DATASET EXCERPT =>

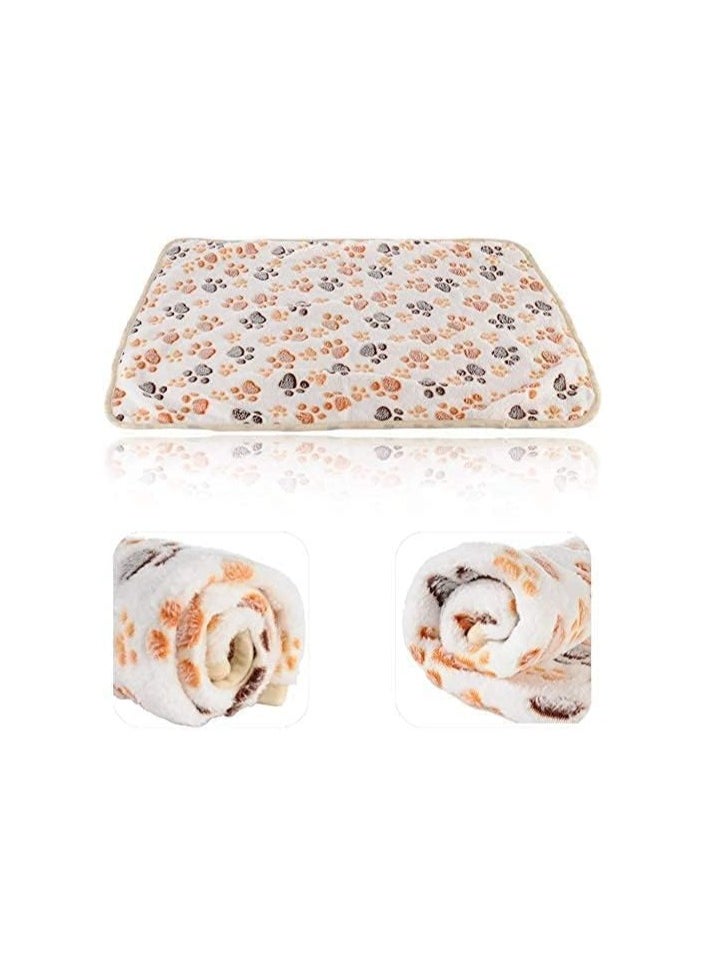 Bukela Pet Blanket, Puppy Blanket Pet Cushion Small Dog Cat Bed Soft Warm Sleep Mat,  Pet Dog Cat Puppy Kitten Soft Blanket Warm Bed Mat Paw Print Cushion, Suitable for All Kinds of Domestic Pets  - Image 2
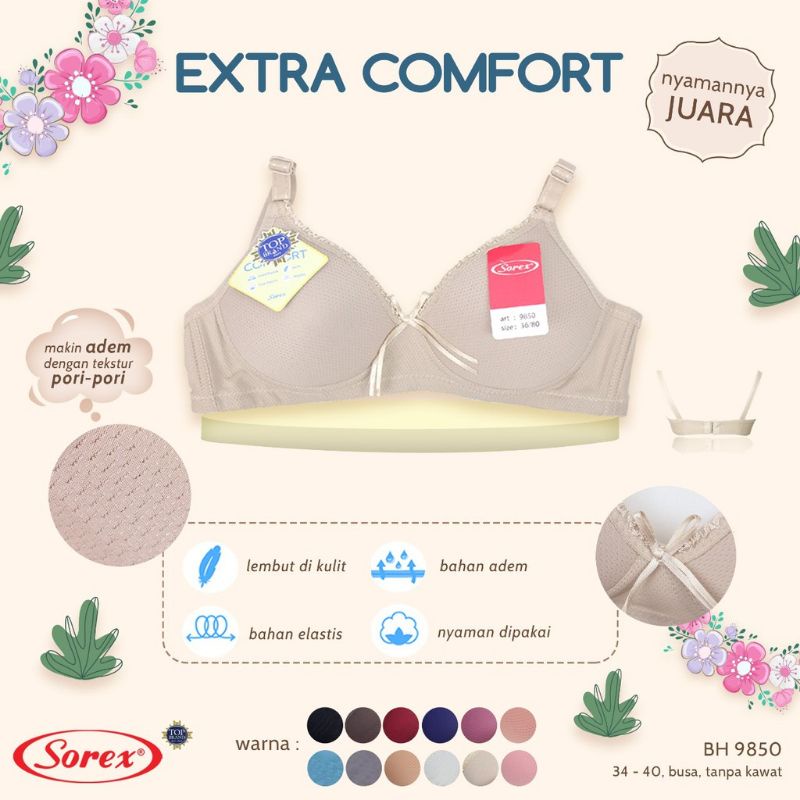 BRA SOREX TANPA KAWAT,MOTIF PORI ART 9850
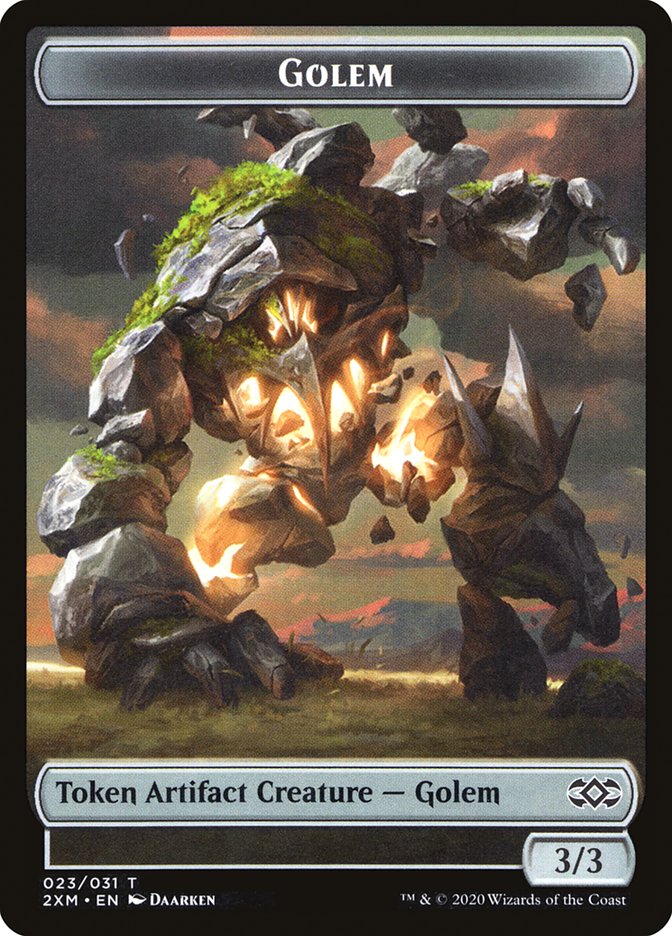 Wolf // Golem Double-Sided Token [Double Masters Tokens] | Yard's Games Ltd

THE PROBLEM => Give back the material above exactly as written, but omit the images.

EXERCISE SOLUTION =>
 Bukela Pet Blanket, Puppy Blanket Pet Cushion Small Dog Cat Bed Soft Warm Sleep Mat,  Pet Dog Cat Puppy Kitten Soft Blanket Warm Bed Mat Paw Print Cushion, Suitable for All Kinds of Domestic Pets  - Image 2
 BRA SOREX TANPA KAWAT,MOTIF PORI ART 9850
 Wolf // Golem Double-Sided Token [Double Masters Tokens] | Yard's Games Ltd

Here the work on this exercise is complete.